### [EXTRAIT CHOISI]
------------------------

Partant de cette hypothèse que l'intelligence, ou que la conscience d'être existe partout à travers l'univers, Simak nous propose de s'interroger sur son sens. Car manifestement, il nous faut suivre la bonne route. Le débat est donc moral, et la question demeure : quelle est "la bonne route" selon Simak ?

—  (…) Que de choses avons-nous encore à apprendre ! Ils sont tellement plus savants que nous… Leurs notions en matière de religion, par exemple…
— Je ne sais pas s'il s'agit vraiment d'une religion. Cela n'a pas l'appareil généralement associé à la religion. Et ce n'est pas fondé sur la foi. La foi n'est pas une nécessité. La base de leurs croyances, c'est la connaissance. Ce sont des gens qui savent, voyez-vous.
— C'est à la force spirituelle que vous pensez ?
Enoch répondit :
— Elle existe au même titre que toutes les autres forces qui constituent l'univers. Oui, il y a une force spirituelle exactement comme il y a des choses que l'on appelle le temps, l'espace ou la gravitation pour ne parler que de ces seuls éléments immatériels. Elle existe et ils peuvent entrer en contact avec elle…
Cette idée d'une forme de conscience qui traverse le vivant, la "force spirituelle", sera reprise 13 ans plus tars dans le film "Star Wars". Chez Simak aussi, la "force" donne à ceux qui y sont les plus sensibles un pouvoir sur la matière, la vie, l'espace… Et si, comme dans "Star Wars", il y a un ordre quelque peu monastique qui veille sur les avatars de cette force, l'idée n'y est ici qu'évoquée de loin, comme un bruit de fond à l'ensemble de l'histoire.
Il y a déjà bien assez à faire, Simak le comprend bien, avec la posture de l'humain qui découvre, seul, l'immensité de la civilisation galactique, et le déploiement de la conscience par delà notre petite planète de banlieue. Car les chocs sont multiples, et parfois inattendus.

------------------------

### [DONNÉES]
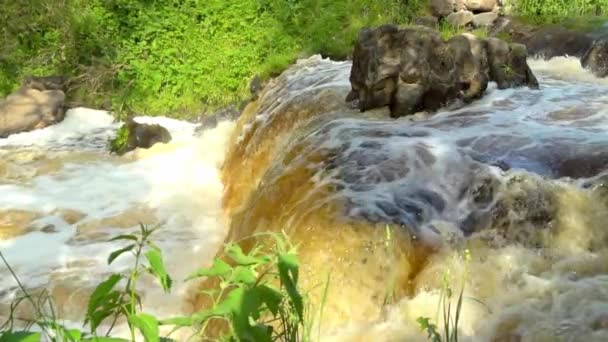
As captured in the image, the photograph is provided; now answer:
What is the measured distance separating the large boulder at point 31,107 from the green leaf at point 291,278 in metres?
9.00

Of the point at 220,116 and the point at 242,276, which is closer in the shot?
the point at 242,276

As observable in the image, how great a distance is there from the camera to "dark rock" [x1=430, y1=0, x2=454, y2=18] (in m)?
11.6

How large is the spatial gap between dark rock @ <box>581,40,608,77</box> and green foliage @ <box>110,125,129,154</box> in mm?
6131

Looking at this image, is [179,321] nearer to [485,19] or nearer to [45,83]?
[45,83]

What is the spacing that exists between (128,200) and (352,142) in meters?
2.85

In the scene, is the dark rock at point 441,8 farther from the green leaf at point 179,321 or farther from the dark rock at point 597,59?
the green leaf at point 179,321

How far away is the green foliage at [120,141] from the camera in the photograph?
28.3ft

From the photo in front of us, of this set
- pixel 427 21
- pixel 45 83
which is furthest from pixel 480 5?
pixel 45 83

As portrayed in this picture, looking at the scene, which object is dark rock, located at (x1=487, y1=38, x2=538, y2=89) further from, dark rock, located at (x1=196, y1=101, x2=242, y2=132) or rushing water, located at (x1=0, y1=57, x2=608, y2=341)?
dark rock, located at (x1=196, y1=101, x2=242, y2=132)

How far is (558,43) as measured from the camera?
9.23m

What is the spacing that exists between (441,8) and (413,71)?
6108mm

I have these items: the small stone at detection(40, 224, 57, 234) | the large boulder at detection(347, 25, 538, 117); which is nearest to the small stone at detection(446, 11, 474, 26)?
the large boulder at detection(347, 25, 538, 117)

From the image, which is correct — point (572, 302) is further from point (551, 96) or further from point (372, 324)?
point (551, 96)

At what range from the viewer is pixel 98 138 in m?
9.45
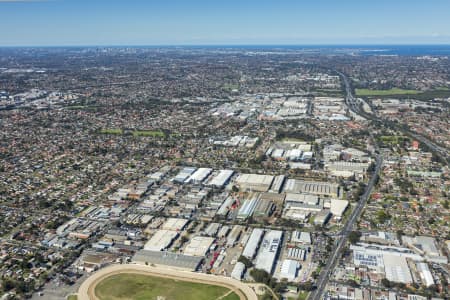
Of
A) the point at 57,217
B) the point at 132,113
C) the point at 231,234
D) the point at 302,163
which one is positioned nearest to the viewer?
the point at 231,234

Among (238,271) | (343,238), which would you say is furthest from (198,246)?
(343,238)

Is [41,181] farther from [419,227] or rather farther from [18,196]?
[419,227]

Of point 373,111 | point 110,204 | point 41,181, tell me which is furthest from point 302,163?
point 373,111

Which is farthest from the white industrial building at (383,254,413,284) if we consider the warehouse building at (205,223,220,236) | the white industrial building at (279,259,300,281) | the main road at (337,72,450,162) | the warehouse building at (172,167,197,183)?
the main road at (337,72,450,162)

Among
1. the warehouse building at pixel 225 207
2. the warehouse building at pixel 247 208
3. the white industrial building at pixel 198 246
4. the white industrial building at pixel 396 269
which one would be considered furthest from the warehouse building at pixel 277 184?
the white industrial building at pixel 396 269

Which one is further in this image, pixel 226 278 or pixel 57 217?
pixel 57 217
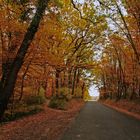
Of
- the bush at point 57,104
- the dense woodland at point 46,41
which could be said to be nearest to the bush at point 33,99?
the dense woodland at point 46,41

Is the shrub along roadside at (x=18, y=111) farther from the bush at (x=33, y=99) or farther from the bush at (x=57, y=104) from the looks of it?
the bush at (x=57, y=104)

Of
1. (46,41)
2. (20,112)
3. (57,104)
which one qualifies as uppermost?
(46,41)

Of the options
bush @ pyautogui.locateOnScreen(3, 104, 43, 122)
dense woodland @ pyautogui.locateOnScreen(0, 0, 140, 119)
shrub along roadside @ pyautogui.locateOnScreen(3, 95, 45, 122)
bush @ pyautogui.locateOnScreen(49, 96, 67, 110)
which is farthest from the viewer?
bush @ pyautogui.locateOnScreen(49, 96, 67, 110)

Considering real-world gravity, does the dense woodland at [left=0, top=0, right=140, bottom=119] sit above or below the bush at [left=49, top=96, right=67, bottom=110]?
above

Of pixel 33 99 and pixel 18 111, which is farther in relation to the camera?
pixel 33 99

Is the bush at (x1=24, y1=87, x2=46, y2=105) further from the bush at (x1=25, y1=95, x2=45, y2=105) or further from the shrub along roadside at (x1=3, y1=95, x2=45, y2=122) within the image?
the shrub along roadside at (x1=3, y1=95, x2=45, y2=122)

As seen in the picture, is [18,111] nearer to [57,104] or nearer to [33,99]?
[33,99]

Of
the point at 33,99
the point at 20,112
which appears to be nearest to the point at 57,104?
the point at 33,99

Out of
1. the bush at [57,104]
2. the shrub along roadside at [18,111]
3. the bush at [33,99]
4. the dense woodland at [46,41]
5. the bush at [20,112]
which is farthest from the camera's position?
the bush at [57,104]

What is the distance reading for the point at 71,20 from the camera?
35781 mm

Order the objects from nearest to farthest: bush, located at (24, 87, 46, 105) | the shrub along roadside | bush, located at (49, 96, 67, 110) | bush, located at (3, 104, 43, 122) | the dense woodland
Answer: the dense woodland → bush, located at (3, 104, 43, 122) → the shrub along roadside → bush, located at (24, 87, 46, 105) → bush, located at (49, 96, 67, 110)

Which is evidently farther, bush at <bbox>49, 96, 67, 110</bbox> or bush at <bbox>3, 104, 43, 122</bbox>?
bush at <bbox>49, 96, 67, 110</bbox>

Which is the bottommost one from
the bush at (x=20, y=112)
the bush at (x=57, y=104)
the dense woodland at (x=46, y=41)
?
the bush at (x=20, y=112)

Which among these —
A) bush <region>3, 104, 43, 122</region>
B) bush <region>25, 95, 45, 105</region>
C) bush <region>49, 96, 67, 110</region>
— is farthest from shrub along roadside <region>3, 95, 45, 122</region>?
bush <region>49, 96, 67, 110</region>
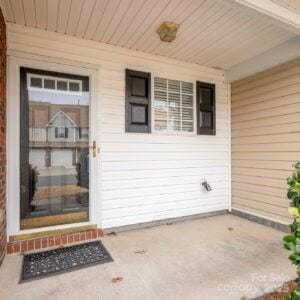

------------------------

### [CONSIGNE]
Rédigez la suite du passage consacré à Simak et à la « force spirituelle », en reprenant après sa dernière phrase.

### [RÉPONSE]
Si votre forme physique vous interdit de coloniser une planète, vous n'avez qu'à changer de forme ! À vous métamorphoser en un être capable de vivre sur la planète en question ; il ne vous reste plus alors qu'à en prendre possession. S'il vous faut, pour cela, être un ver blanc, eh bien, vous devenez un ver blanc. Ou un coléoptère. Ou un crustacé. Ou n'importe quoi d'autre. Et ce n'est pas seulement votre enveloppe corporelle qui se transforme : votre esprit subit le même avatar, il devient le type d'esprit qu'il faut que vous puissiez vivre dans ce milieu étranger.
Bien que Simak poursuive ici en termes simples le principe de pantropie théorisé par James Blish en 1957, rappelons qu'il avait déjà évoqué cette idée dans "Demain les chiens" (1952).

La "bonne route", alors, qu'elle est-elle selon Simak ? Croire en la Force ? Se fondre dans la substance changeante de l'Univers et ses lois particulières ?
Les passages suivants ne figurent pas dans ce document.